[Requirement]:
In the post about grading subway and bus lines, how would you say this sentence in Spanish: "Riders on each line will be asked to grade different aspects of service, including the cleanliness of cars and stations, safety and the responsiveness of employees."

Posts tagged “MTA”

Does calling it a report card make it not a survey?

Transit Chief Plans to Ask Riders to Grade Subway and Bus Lines

Riders on each line will be asked to grade different aspects of service, including the cleanliness of cars and stations, safety and the responsiveness of employees.

He said he would also ask riders to list the three things that they thought most need to be improved.

“I want to know what passengers want,” Mr. Roberts said yesterday during a wide-ranging interview that touched on topics as diverse as dirty subway cars and his affinity for the poetry of Robert Frost.

“I think too often people sit around in offices like this and say, ‘O.K., I know better than the customer what it is they want and so this is what we’re going to do.’ I want the customer to drive the priorities.”

…He envisions cards that would be handed out to riders as they exit stations, and which they could fill out and mail in at no cost.

The impulse is good, but broken. Roberts realizes that the truth about riders/customers is not in his office but is “out there.” In the subway. With the riders. The real people.

[Listed records]:
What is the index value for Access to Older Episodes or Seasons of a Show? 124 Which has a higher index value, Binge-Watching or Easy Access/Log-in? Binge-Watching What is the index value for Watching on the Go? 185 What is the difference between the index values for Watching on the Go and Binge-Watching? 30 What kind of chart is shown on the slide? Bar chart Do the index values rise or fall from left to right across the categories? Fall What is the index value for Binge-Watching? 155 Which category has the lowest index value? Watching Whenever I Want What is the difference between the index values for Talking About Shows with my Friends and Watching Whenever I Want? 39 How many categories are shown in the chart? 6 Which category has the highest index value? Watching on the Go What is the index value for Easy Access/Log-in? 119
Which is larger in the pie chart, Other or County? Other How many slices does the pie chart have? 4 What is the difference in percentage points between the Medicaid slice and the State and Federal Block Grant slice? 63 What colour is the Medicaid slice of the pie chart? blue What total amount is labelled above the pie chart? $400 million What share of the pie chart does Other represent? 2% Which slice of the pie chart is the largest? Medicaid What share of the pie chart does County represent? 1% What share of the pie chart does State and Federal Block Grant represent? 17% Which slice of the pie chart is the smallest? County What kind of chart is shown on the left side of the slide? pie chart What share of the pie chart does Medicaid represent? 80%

--

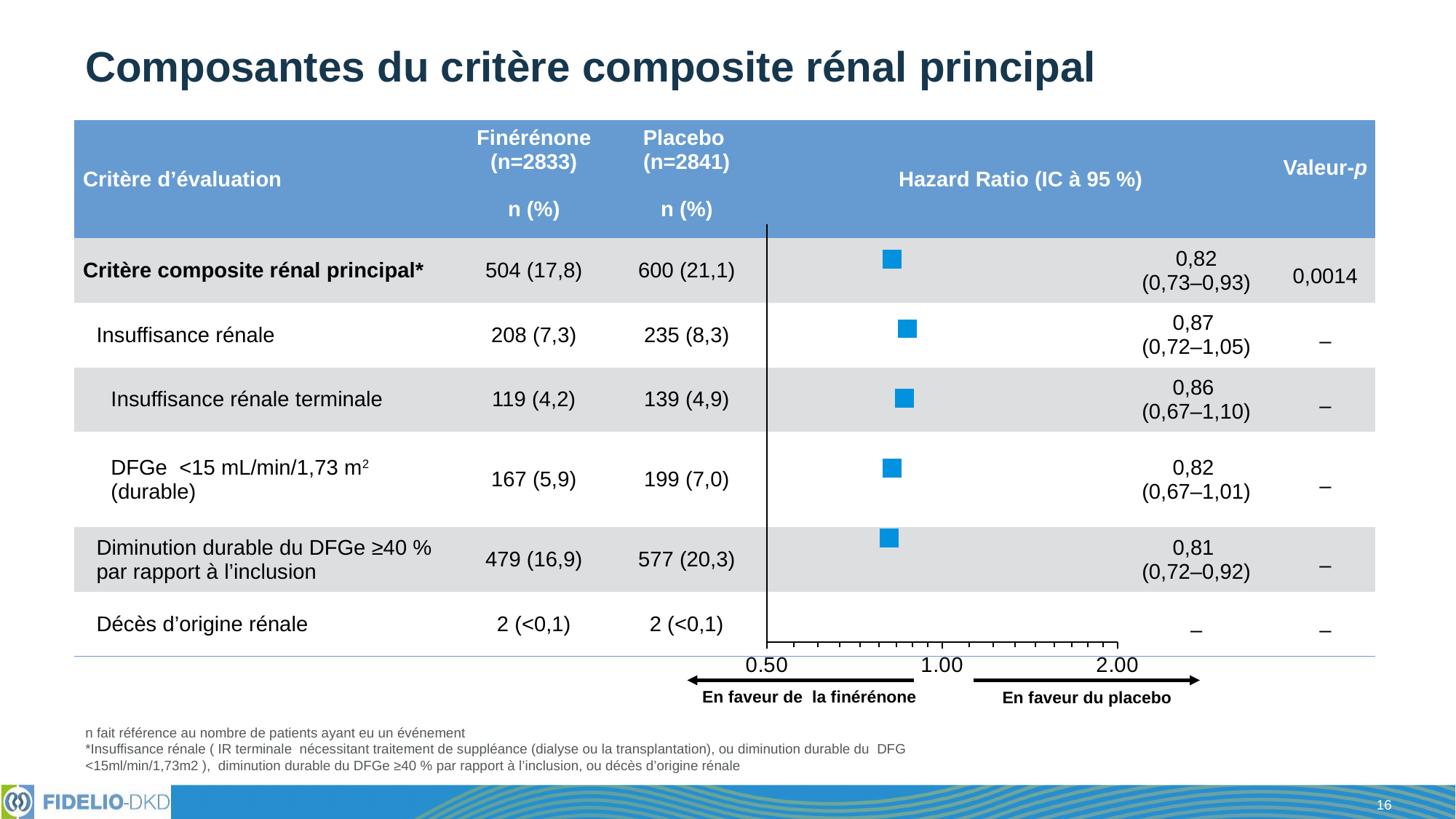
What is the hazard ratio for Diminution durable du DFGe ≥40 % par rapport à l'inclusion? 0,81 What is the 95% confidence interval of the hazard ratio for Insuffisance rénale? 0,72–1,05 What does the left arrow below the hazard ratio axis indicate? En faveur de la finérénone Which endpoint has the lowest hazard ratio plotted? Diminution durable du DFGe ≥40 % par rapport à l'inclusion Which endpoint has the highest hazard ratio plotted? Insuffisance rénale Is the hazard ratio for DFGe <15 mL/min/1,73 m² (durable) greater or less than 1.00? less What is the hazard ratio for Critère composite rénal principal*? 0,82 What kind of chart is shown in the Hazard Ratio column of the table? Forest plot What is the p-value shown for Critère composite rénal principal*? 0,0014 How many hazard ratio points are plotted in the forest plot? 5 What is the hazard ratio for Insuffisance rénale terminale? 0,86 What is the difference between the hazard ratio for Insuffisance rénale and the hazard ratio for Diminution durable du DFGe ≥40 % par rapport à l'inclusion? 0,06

* * *

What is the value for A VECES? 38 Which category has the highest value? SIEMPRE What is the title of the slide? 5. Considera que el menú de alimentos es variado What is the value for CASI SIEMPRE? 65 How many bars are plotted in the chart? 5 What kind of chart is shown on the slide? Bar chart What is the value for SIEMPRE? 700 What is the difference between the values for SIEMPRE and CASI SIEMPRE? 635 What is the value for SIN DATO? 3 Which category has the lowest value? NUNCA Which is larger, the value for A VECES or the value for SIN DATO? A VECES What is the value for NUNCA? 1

[Task response]:
A los pasajeros de cada línea se les pedirá que califiquen distintos aspectos del servicio, entre ellos la limpieza de los vagones y las estaciones, la seguridad y la capacidad de respuesta de los empleados.